### Activity:
When you transcribe the data below, reproduce every line exactly and leave each picture out.

[[ Data for review, beginning ]]

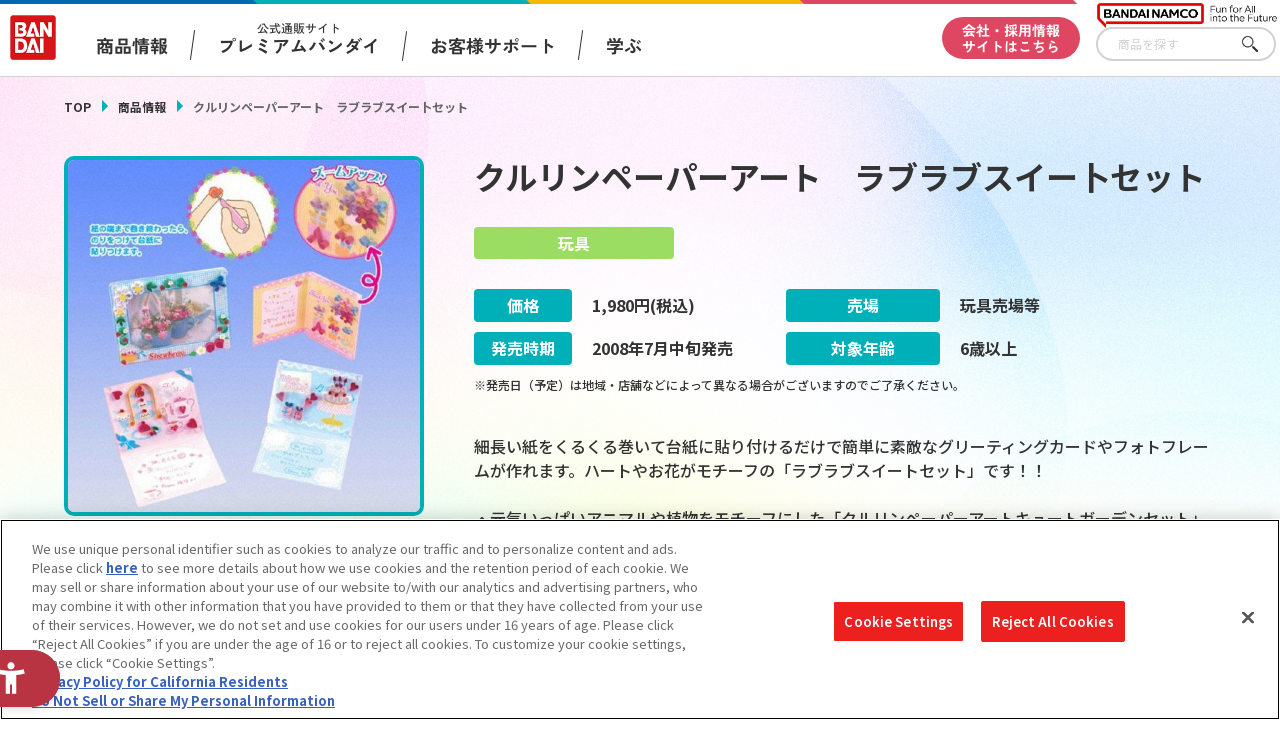

--- FILE ---
content_type: application/javascript
request_url: https://img.macromill.com/js/us002801swu/2000055521-f4/lognos.js
body_size: 4320
content:
!function(a,b){a._lognos_=b(a),a._lognos_.trackPageview&&a._lognos_.trackPageview({"advertisement_rules":[],"conversion_point_rules":[]})}(this,function(a){function b(){var a=[];this.append=function(b,c){a.push(b+"="+encodeURIComponent(c))},this.toString=function(){return a.join("&")}}return{Query:b,href:document.location.href,referrer:document.referrer,trim:function(a){return a.replace(/^[ \n\r\t]+|[ \n\r\t]+$/g,"")},parseURL:function(a,b){var c={url:a,protocol:"http",host:"",path:"",seqs:[],params:{},hash:""};if(!a)return c;var d,e=a;return d=e.indexOf("://"),0<=d&&(c.protocol=e.substring(0,d),e=e.substring(d+3)),0<=(d=e.search(/\/|\?|#/))?(c.host=e.substring(0,d).toLowerCase(),e=e.substring(d),d=e.indexOf("#"),0<=d&&(c.hash=e.substring(d+1),e=e.substring(0,d)),d=e.indexOf("?"),0<=d&&(this.splitQuery(c.seqs,e.substring(d+1)),e=e.substring(0,d)),c.hash&&b&&this.splitQuery(c.seqs,c.hash),this.parseURLSearchParams(c.params,c.seqs),e&&"/"==e.charAt(0)&&(e=e.substring(1)),c.path=e,c):(c.host=e.toLowerCase(),c)},splitQuery:function(a,b){a.push.apply(a,this.trim(b).split("&"))},parseURLSearchParams:function(a,b){function c(b,c){void 0!==a[b]||(a[b]=[]),a[b].push(c)}var d,e;for(d=0;d<b.length;d++)b[d]&&(e=b[d].indexOf("="),e>=0?c(b[d].substring(0,e),b[d].substring(e+1)):c(b[d],null))},checkPatternMatch:function(a,b,c){var d,e=!1;switch(parseInt(a)){case 1:e=b.indexOf(c)>=0;break;case 2:e=b.slice(0,c.length)==c;break;case 3:e=b.slice(-1*c.length)==c;break;case 4:e=b===c;break;case 5:d=new RegExp("^"+c.replace(/([.+?^=!:${}()|[\]\/\\])/g,"\\$1").replace(/\*/g,".*")+"$"),e=d.exec(b)}return e},matchAdvertisements:function(a,b,c){var d,e,f=a.length,g=c.seqs,h=[];if(0!=g.length){for(d=0;d<f;d++)for(e=0;e<g.length;e++)if(this.checkPatternMatch(a[d].match_type,g[e],a[d].match_pattern)){h.push(a[d].advertisement_id);break}h.length>0&&(b.append("c",h[0]),b.append("a",h.join("-")))}},matchConversionPoints:function(a,b){var c,d=this.href,e=a.length;for(c=0;c<e;c++)if(this.checkPatternMatch(a[c].match_type,d,a[c].match_pattern)){b.append("cv",a[c].conversion_point_id);break}},searchEngines:"daum:q eniro:search_word naver:query pchome:q images.google:q google:q yahoo:p yahoo:q msn:q bing:q aol:query aol:q lycos:q lycos:query ask:q netscape:query cnn:query about:terms mamma:q voila:rdata virgilio:qs live:q baidu:wd alice:qs yandex:text najdi:q seznam:q rakuten:qt biglobe:q goo.ne:MT wp:szukaj onet:qt yam:k kvasir:q ozu:q terra:query rambler:query conduit:q babylon:q search-results:q avg:q comcast:q incredimail:q startsiden:q go.mail.ru:q search.centrum.cz:q 360.cn:q".split(" "),detectSearchEngine:function(a){var b,c,d,e,f=this.parseURL(this.referrer,!0);for(b=0;b<this.searchEngines.length;++b)if(c=this.searchEngines[b].split(":"),f.host.indexOf(c[0].toLowerCase())>=0&&(d=f.params[c[1]]))return e=d&&d.length>0?d[0]:"",e&&(a.append("q",c[0]),a.append("k",e)),!0;return!1},selfQueryString:function(a,b){var c=document.getElementById(a)||{src:""},d=c.src.split("?");b.append("qs",d[1]||"")},addParams:function(a,b){var c,d,e,f=["key1","key2","key3","key4","key5","key6","key7","key8","key9","key10"],g={"key1":"","key2":"","key3":"","key4":"","key5":"","key6":"","key7":"","key8":"","key9":"","key10":""},h=f.length,i=[];for(c=0;c<h;c++)d=f[c],e=g[d],e>""||(e=b.params[d]),i.push(encodeURIComponent(d)+"="+encodeURIComponent(e||""));a.append("p",i.join("&"))},buildQuery:function(a){var c=new b,d=this.parseURL(this.href,!1);return this.matchAdvertisements(a.advertisement_rules,c,d),this.matchConversionPoints(a.conversion_point_rules,c),this.detectSearchEngine(c),c.append("r",this.referrer),this.selfQueryString("_lognos_script_5552_",c),this.addParams(c,d),c.toString()},createImage:function(a,b,c){c=c||"https://img.macromill.com/access/us002801swu/2000055521-f4/utm.png?";var d=new Image(1,1);d.src=c+a,d.referrerPolicy="no-referrer-when-downgrade",d.onload=function(){d.onload=null,d.onerror=null,b()},d.onerror=function(){d.onload=null,d.onerror=null,b()}},addScript:function(a){if(0!=a.length)for(no=0;no<a.length;no++){var b=document.createElement("script");b.async=!0,b.id="_lognos_ext_script"+(no+1)+"_",b.src=a[no],b.referrerPolicy="no-referrer-when-downgrade";var c=document.getElementsByTagName("script"),d=c[c.length-1];d.parentNode.insertBefore(b,d.nextSibling)}},trackPageview:function(a){if(a===Object(a)){var b=this.buildQuery(a),c=function(){};try{this.createImage(b,c),this.addScript([])}catch(a){}}}}});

[[ Data for review, end ]]

### Written response:
--- FILE ---
content_type: application/javascript
request_url: https://img.macromill.com/js/us002801swu/2000055521-f4/lognos.js
body_size: 4320
content:
!function(a,b){a._lognos_=b(a),a._lognos_.trackPageview&&a._lognos_.trackPageview({"advertisement_rules":[],"conversion_point_rules":[]})}(this,function(a){function b(){var a=[];this.append=function(b,c){a.push(b+"="+encodeURIComponent(c))},this.toString=function(){return a.join("&")}}return{Query:b,href:document.location.href,referrer:document.referrer,trim:function(a){return a.replace(/^[ \n\r\t]+|[ \n\r\t]+$/g,"")},parseURL:function(a,b){var c={url:a,protocol:"http",host:"",path:"",seqs:[],params:{},hash:""};if(!a)return c;var d,e=a;return d=e.indexOf("://"),0<=d&&(c.protocol=e.substring(0,d),e=e.substring(d+3)),0<=(d=e.search(/\/|\?|#/))?(c.host=e.substring(0,d).toLowerCase(),e=e.substring(d),d=e.indexOf("#"),0<=d&&(c.hash=e.substring(d+1),e=e.substring(0,d)),d=e.indexOf("?"),0<=d&&(this.splitQuery(c.seqs,e.substring(d+1)),e=e.substring(0,d)),c.hash&&b&&this.splitQuery(c.seqs,c.hash),this.parseURLSearchParams(c.params,c.seqs),e&&"/"==e.charAt(0)&&(e=e.substring(1)),c.path=e,c):(c.host=e.toLowerCase(),c)},splitQuery:function(a,b){a.push.apply(a,this.trim(b).split("&"))},parseURLSearchParams:function(a,b){function c(b,c){void 0!==a[b]||(a[b]=[]),a[b].push(c)}var d,e;for(d=0;d<b.length;d++)b[d]&&(e=b[d].indexOf("="),e>=0?c(b[d].substring(0,e),b[d].substring(e+1)):c(b[d],null))},checkPatternMatch:function(a,b,c){var d,e=!1;switch(parseInt(a)){case 1:e=b.indexOf(c)>=0;break;case 2:e=b.slice(0,c.length)==c;break;case 3:e=b.slice(-1*c.length)==c;break;case 4:e=b===c;break;case 5:d=new RegExp("^"+c.replace(/([.+?^=!:${}()|[\]\/\\])/g,"\\$1").replace(/\*/g,".*")+"$"),e=d.exec(b)}return e},matchAdvertisements:function(a,b,c){var d,e,f=a.length,g=c.seqs,h=[];if(0!=g.length){for(d=0;d<f;d++)for(e=0;e<g.length;e++)if(this.checkPatternMatch(a[d].match_type,g[e],a[d].match_pattern)){h.push(a[d].advertisement_id);break}h.length>0&&(b.append("c",h[0]),b.append("a",h.join("-")))}},matchConversionPoints:function(a,b){var c,d=this.href,e=a.length;for(c=0;c<e;c++)if(this.checkPatternMatch(a[c].match_type,d,a[c].match_pattern)){b.append("cv",a[c].conversion_point_id);break}},searchEngines:"daum:q eniro:search_word naver:query pchome:q images.google:q google:q yahoo:p yahoo:q msn:q bing:q aol:query aol:q lycos:q lycos:query ask:q netscape:query cnn:query about:terms mamma:q voila:rdata virgilio:qs live:q baidu:wd alice:qs yandex:text najdi:q seznam:q rakuten:qt biglobe:q goo.ne:MT wp:szukaj onet:qt yam:k kvasir:q ozu:q terra:query rambler:query conduit:q babylon:q search-results:q avg:q comcast:q incredimail:q startsiden:q go.mail.ru:q search.centrum.cz:q 360.cn:q".split(" "),detectSearchEngine:function(a){var b,c,d,e,f=this.parseURL(this.referrer,!0);for(b=0;b<this.searchEngines.length;++b)if(c=this.searchEngines[b].split(":"),f.host.indexOf(c[0].toLowerCase())>=0&&(d=f.params[c[1]]))return e=d&&d.length>0?d[0]:"",e&&(a.append("q",c[0]),a.append("k",e)),!0;return!1},selfQueryString:function(a,b){var c=document.getElementById(a)||{src:""},d=c.src.split("?");b.append("qs",d[1]||"")},addParams:function(a,b){var c,d,e,f=["key1","key2","key3","key4","key5","key6","key7","key8","key9","key10"],g={"key1":"","key2":"","key3":"","key4":"","key5":"","key6":"","key7":"","key8":"","key9":"","key10":""},h=f.length,i=[];for(c=0;c<h;c++)d=f[c],e=g[d],e>""||(e=b.params[d]),i.push(encodeURIComponent(d)+"="+encodeURIComponent(e||""));a.append("p",i.join("&"))},buildQuery:function(a){var c=new b,d=this.parseURL(this.href,!1);return this.matchAdvertisements(a.advertisement_rules,c,d),this.matchConversionPoints(a.conversion_point_rules,c),this.detectSearchEngine(c),c.append("r",this.referrer),this.selfQueryString("_lognos_script_5552_",c),this.addParams(c,d),c.toString()},createImage:function(a,b,c){c=c||"https://img.macromill.com/access/us002801swu/2000055521-f4/utm.png?";var d=new Image(1,1);d.src=c+a,d.referrerPolicy="no-referrer-when-downgrade",d.onload=function(){d.onload=null,d.onerror=null,b()},d.onerror=function(){d.onload=null,d.onerror=null,b()}},addScript:function(a){if(0!=a.length)for(no=0;no<a.length;no++){var b=document.createElement("script");b.async=!0,b.id="_lognos_ext_script"+(no+1)+"_",b.src=a[no],b.referrerPolicy="no-referrer-when-downgrade";var c=document.getElementsByTagName("script"),d=c[c.length-1];d.parentNode.insertBefore(b,d.nextSibling)}},trackPageview:function(a){if(a===Object(a)){var b=this.buildQuery(a),c=function(){};try{this.createImage(b,c),this.addScript([])}catch(a){}}}}});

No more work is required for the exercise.